“A striking figure, clad in yellow and orange, shining like the sun of India in the midst of the heavy atmosphere of Chicago, a lion head, piercing eyes, mobile lips, movements swift and abrupt — such was my first impression of Swami Vivekananda, as I met him in one of the rooms set apart for the use of the delegates to the Parliament of Religions. Off the platform, his figure was instinct with pride of country, pride of race — the representative of the oldest of living religions, surrounded by curious gazers of nearly the youngest religion. India was not to be shamed before the hurrying arrogant West by this her envoy and her son. He brought her message, he spoke in her name, and the herald remembered the dignity of the royal land whence he came. Purposeful, virile, strong, he stood out, a man among men, able to hold his own.
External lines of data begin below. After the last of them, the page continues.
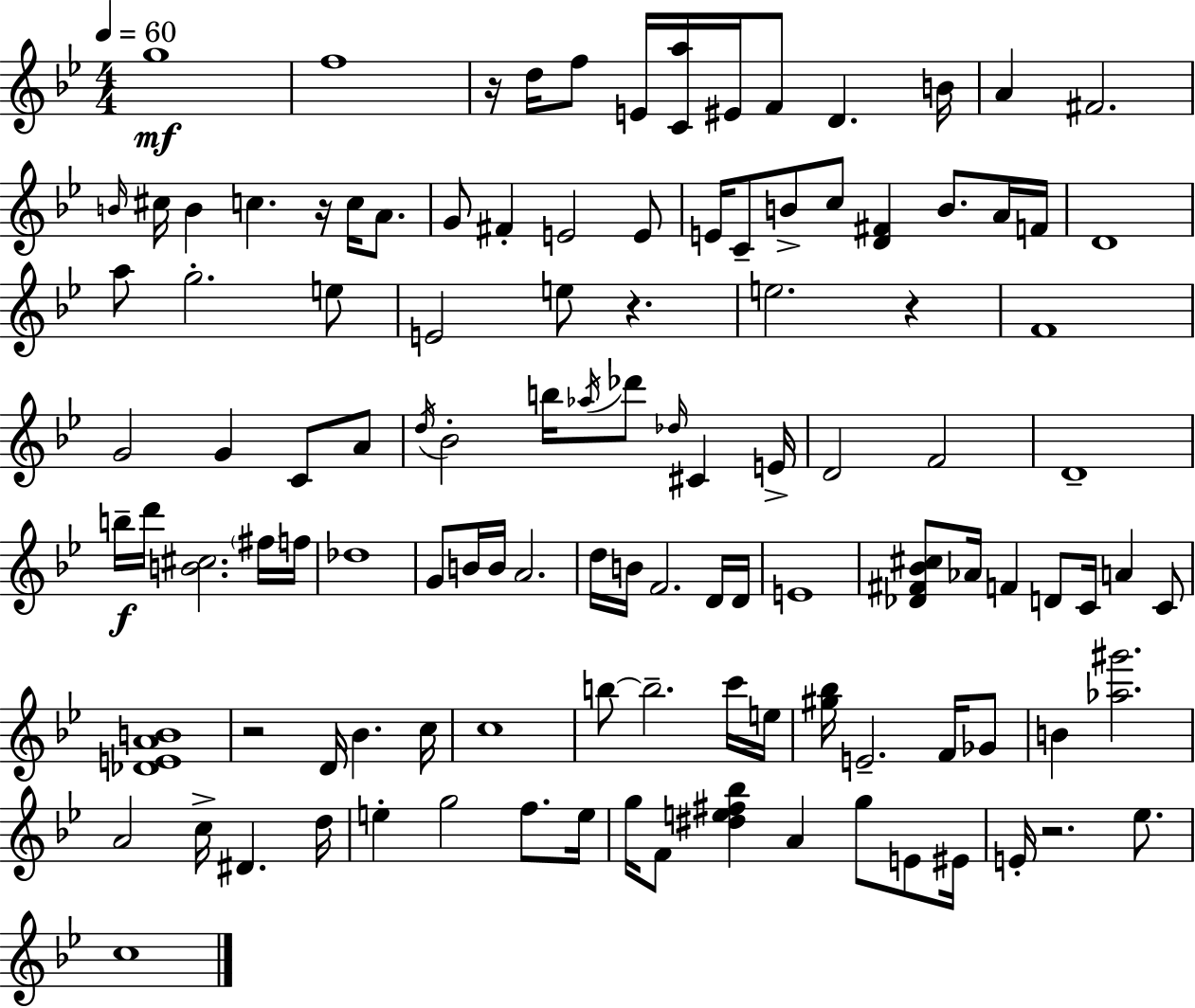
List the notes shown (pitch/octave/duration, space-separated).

G5/w F5/w R/s D5/s F5/e E4/s [C4,A5]/s EIS4/s F4/e D4/q. B4/s A4/q F#4/h. B4/s C#5/s B4/q C5/q. R/s C5/s A4/e. G4/e F#4/q E4/h E4/e E4/s C4/e B4/e C5/e [D4,F#4]/q B4/e. A4/s F4/s D4/w A5/e G5/h. E5/e E4/h E5/e R/q. E5/h. R/q F4/w G4/h G4/q C4/e A4/e D5/s Bb4/h B5/s Ab5/s Db6/e Db5/s C#4/q E4/s D4/h F4/h D4/w B5/s D6/s [B4,C#5]/h. F#5/s F5/s Db5/w G4/e B4/s B4/s A4/h. D5/s B4/s F4/h. D4/s D4/s E4/w [Db4,F#4,Bb4,C#5]/e Ab4/s F4/q D4/e C4/s A4/q C4/e [Db4,E4,A4,B4]/w R/h D4/s Bb4/q. C5/s C5/w B5/e B5/h. C6/s E5/s [G#5,Bb5]/s E4/h. F4/s Gb4/e B4/q [Ab5,G#6]/h. A4/h C5/s D#4/q. D5/s E5/q G5/h F5/e. E5/s G5/s F4/e [D#5,E5,F#5,Bb5]/q A4/q G5/e E4/e EIS4/s E4/s R/h. Eb5/e. C5/w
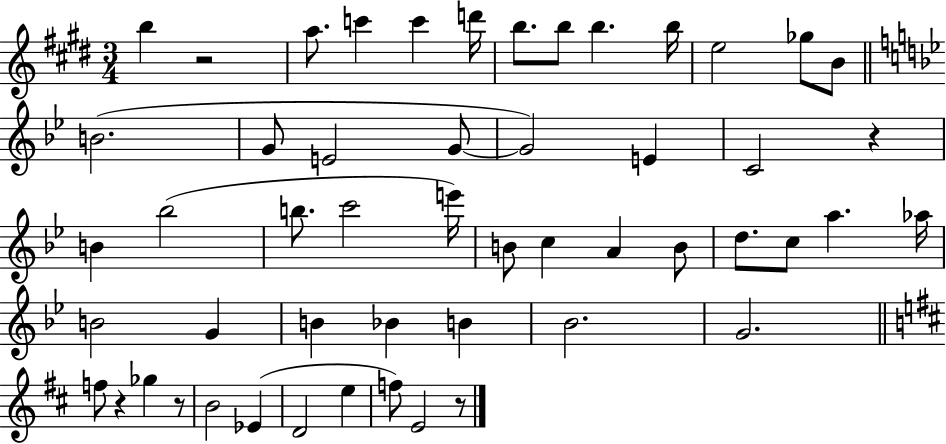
X:1
T:Untitled
M:3/4
L:1/4
K:E
b z2 a/2 c' c' d'/4 b/2 b/2 b b/4 e2 _g/2 B/2 B2 G/2 E2 G/2 G2 E C2 z B _b2 b/2 c'2 e'/4 B/2 c A B/2 d/2 c/2 a _a/4 B2 G B _B B _B2 G2 f/2 z _g z/2 B2 _E D2 e f/2 E2 z/2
On the platform another side came out. The dignity and the inborn sense of worth and power still were there, but all was subdued to the exquisite beauty of the spiritual message which he had brought, to the sublimity of that matchless truth of the East which is the heart and the life of India, the wondrous teaching of the Self. Enraptured, the huge multitude hung upon his words; not a syllable must be lost, not a cadence missed! ‘That man, a heathen!’ said one, as he came out of the great hall, and we send missionaries to his people! It would be more fitting that they should send missionaries to us!’ ”

 

Annie Besant (1847-1933)

Annie Besant was a half-Irish woman of boundless energy. Mrs Besant began social reform work in London and joined first the Fabion Society and then the Theosophical Society in 1889. She was elected President of the Theosophical Society in 1907 and held that position until her death. Her life in India began in 1893 with lecture tours and expressed her views through a weekly newspaper, New India. She founded the Home Rule League in 1916 and campaigned in London for constitutional reform.

She was elected President of the Indian National Congress in 1871. The Indian Boy Scouts Association, the Women’s Indian Association, the Society for the Promotion of National Education, and a National University of Adyar near Madras are all her gifts to India.